§ PROBLEMS AND TASKS:
a – In the passage on Chinese gold buying, why don't price dips put off Chinese buyers? Explain in one to three sentences.
b – According to the passage on Chinese gold buying, what gold price does J.P. Morgan predict by the end of the year?
c – Write the next few sentences of the passage on Chinese gold buying, picking up after its last sentence.

§ SUPPLIED PASSAGE:

━━━━━━━━

Spot gold has come off its record highs of over $1,900 an ounce hit last week, falling back to around $1,820 an ounce, but such dips appear only to embolden consumers.
"Many Chinese investors and consumers see price corrections as buying opportunities. The view that gold is an enduring store of value is firmly rooted in Chinese cultural traditions," said Hou Xingqiang, a gold analyst at Jinrui Futures.
"Gold's rally over the past two years and the debt worries in the West have only strengthened Chinese investors' belief that they need to own the metal as an investment asset."
There is no shortage of bulls on Wall Street forecasting even higher gold prices, with J.P Morgan predicting at least $2,500 an ounce by the end of the year.
Amid the gold frenzy, China's banks and brokerages have been quick to offer paper gold investments to cash in on the trend.
Trade sources at the Bank of China and Industrial and Commercial Bank of China say demand for their gold-linked savings products has soared, while a growing army of retail investors are also eager to dive into the paper gold market.
Expectations that gold will extend its bull run have also encouraged investors into the country's nascent gold derivatives markets, such as the forward and futures contracts on the Shanghai Gold Exchange (SGE) and Shanghai Futures Exchange.

━━━━━━━━

§ RAW DATA:

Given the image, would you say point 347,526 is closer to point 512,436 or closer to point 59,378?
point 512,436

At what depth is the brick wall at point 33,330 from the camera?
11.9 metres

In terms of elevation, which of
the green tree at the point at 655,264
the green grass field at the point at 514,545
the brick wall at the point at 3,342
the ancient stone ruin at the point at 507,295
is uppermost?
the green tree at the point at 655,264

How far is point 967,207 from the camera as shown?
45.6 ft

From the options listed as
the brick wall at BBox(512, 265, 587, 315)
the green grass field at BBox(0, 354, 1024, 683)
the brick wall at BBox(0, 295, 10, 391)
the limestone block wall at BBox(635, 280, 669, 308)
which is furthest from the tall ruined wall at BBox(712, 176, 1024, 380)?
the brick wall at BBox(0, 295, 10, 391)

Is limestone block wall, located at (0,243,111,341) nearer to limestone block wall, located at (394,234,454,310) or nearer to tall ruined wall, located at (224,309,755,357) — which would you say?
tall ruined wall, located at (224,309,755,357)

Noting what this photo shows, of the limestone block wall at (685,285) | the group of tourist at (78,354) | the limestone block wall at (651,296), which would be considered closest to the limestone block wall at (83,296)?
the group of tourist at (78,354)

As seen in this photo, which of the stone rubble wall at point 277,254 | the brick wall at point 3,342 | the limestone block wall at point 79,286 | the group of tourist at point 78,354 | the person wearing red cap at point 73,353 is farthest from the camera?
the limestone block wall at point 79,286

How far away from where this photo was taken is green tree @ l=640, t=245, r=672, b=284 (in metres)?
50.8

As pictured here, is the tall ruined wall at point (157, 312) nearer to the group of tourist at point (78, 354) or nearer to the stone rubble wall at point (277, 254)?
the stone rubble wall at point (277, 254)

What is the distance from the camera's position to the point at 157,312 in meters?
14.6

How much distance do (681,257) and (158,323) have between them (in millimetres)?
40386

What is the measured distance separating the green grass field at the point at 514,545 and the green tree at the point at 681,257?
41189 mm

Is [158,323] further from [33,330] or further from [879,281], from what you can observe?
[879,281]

━━━━━━━━

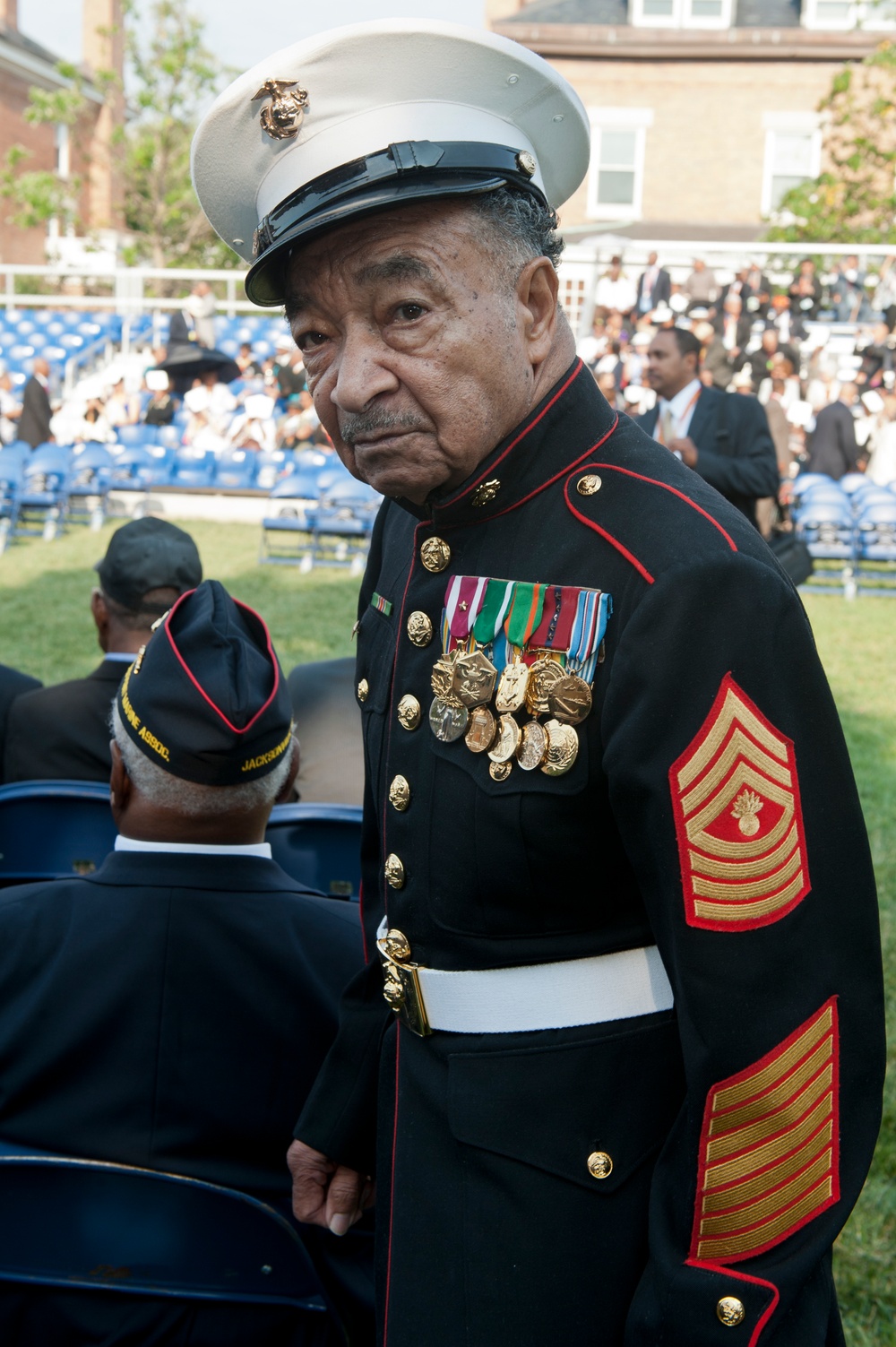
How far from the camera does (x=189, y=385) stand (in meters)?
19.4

━━━━━━━━

§ WRITTEN RESPONSES:
a – Many Chinese investors and consumers treat price corrections as chances to buy. In Chinese cultural tradition, gold is firmly seen as an enduring store of value.

b – At least $2,500 an ounce.

c –
Volumes for SGE's most popular gold forward contract hit a record high of 350,670 grams in August -- double the volume in July.
"More investors are moving into paper gold because of the lower capital costs. The prospect of making big and quick bucks by betting on gold's ascent is beginning to look like a fairly easy way to make money," said He Wei, a gold analyst at Nanhua Futures.
That could create other risks down the road, however, which authorities are trying to fend off.
Investors buying gold swaps and forwards generally do so on margin, putting up only a part of the money themselves -- potentially setting themselves up for much bigger losses should the market turn sour.
Alarmed by the surge and worried that the giddying climb in prices was encouraging excessive risk-taking, the SGE raised margin requirements twice this month to 12 percent.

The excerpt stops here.